US inflation has surged under the Biden administration. Image: X Screengrab

The US Bureau of Labor Statistics reported September 11 that “core” inflation (excluding energy and food prices) rose 3% year-on-year.

However, nobody believes the readout. Most middle-class families say that the same basket of essentials—house, car, food, utilities—costs 10% more than it did a year ago.

Inflation tops the worry list of American voters, with 62% saying it’s a “very big problem,” according to a recent Pew Survey. Too much money chasing too few goods causes inflation, compounded by the Biden administration’s budgetary largesse.

US federal spending would have been about US$5.5 trillion if Biden had kept to the long-term trend. Instead, Biden offered an additional $3 trillion handout in 2021 after the economy was already recovering from the Covid recession and kept total spending 20% higher than the trend line.

That’s where the money came from to chase the goods.

Graphic: Asia Times

When Vice President Kamala Harris proposed a $6,000 child tax credit, a $25,000 home-buying credit and a $50,000 small business credit at the September 10 debate with Donald Trump, the former president might have accused her of playing Santa Claus with an empty sled.

The more handouts for favored constituencies, the faster prices will rise. Americans are worse off now than they were in 2021, and their situation will decline further if the spending binge continues.

Potato chips might not count for much in a middle-class family’s budget, but they now cost $6.25 for a one-pound bag, compared to just $4.94 when Joe Biden took office in 2021, an increase of 27%.

A loaf of bread costs $1.95, compared to $1.50 in 2021. Medium fries at McDonald’s now cost $4.19, up 134% since 2019, and a McChicken sandwich costs $3.89, a 202% increase over the same period.

The cost of owning a new car rose by $115 in 2024 to $1,024 a month, according to the American Automobile Association. That’s a one-year increase of 13%, including the cost of financing and insurance.

If you kept your clunker, you paid dearly for auto parts to keep it running. A car battery costs 15%-20% more this year than last, according to a PBS survey. Auto insurance costs 26% more in 2024 than a year ago and 40% more than before the pandemic.

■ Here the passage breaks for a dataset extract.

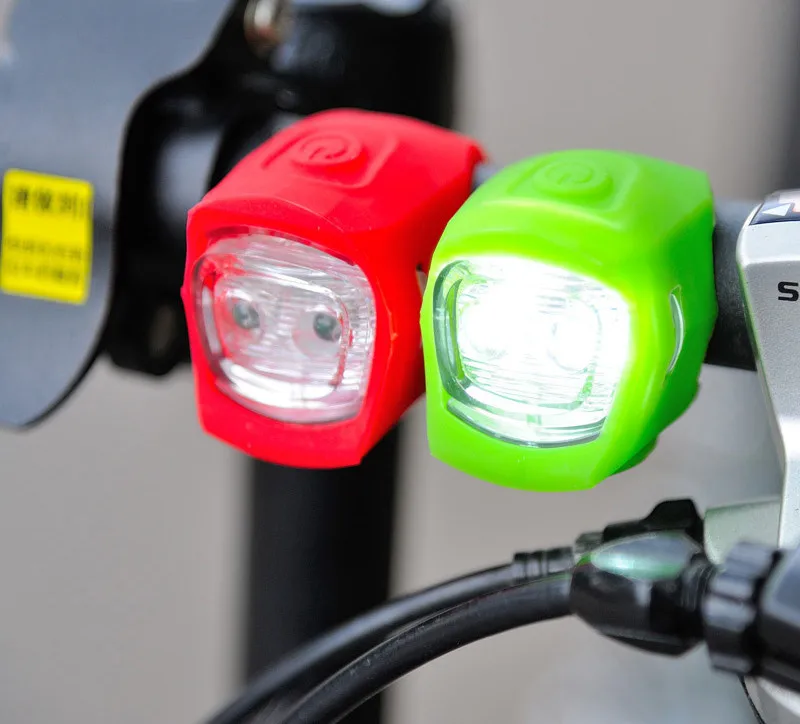 

1PCS Silicone Bike Bicycle Light Waterproof LED Flash Safety Warning Lamps Cycling Front Rear Rail Light Cycling Flashlight 906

In June 2024, Americans paid 16.4 cents per kilowatt hour of electricity, a 29% increase in a single year. How, then, does the Bureau of Labor Statistics get away with estimating inflation at just 3%?

It calculates inflation wrong, according to Barack Obama’s former Treasury Secretary Lawrence Summers and a team of economists. For one thing, it doesn’t count interest costs.

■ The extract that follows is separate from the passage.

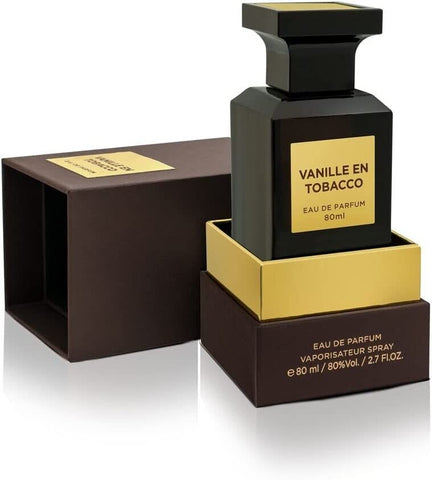 Vanille En Tobacco 80ml EDP By Fragrance World Strong Scent Vanille En Tobacco 80ml EDP By Fragrance World Strong Scent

The above chart produced by Summers and his colleagues shows inflation peaking at 18% in 2022.

We don’t know the correct inflation rate because we can’t believe the numbers coming out of Washington. But 10% is a reasonable guess, based on what middle-class families pay out every month.

Graphic: Asia Times

A failsafe gauge of the conditions of US households is the personal savings rate, now at just 2.9% of disposable income. That’s the lowest in history, except for a brief period during the mid-2000s when Americans borrowed recklessly against what they thought were rising home prices. Households have nothing left at the end of the month.

Another gauge of the squeeze on households is credit card debt outstanding. Since Biden took office, that’s up 40%, to $1.4 trillion from $1 trillion. Americans who can’t make ends meet use their plastic.

Graphic: Asia Times

Americans know they’re hurting, and they are unlikely inclined to believe that a repeat of the last four years shifting from Biden to Harris will make things better.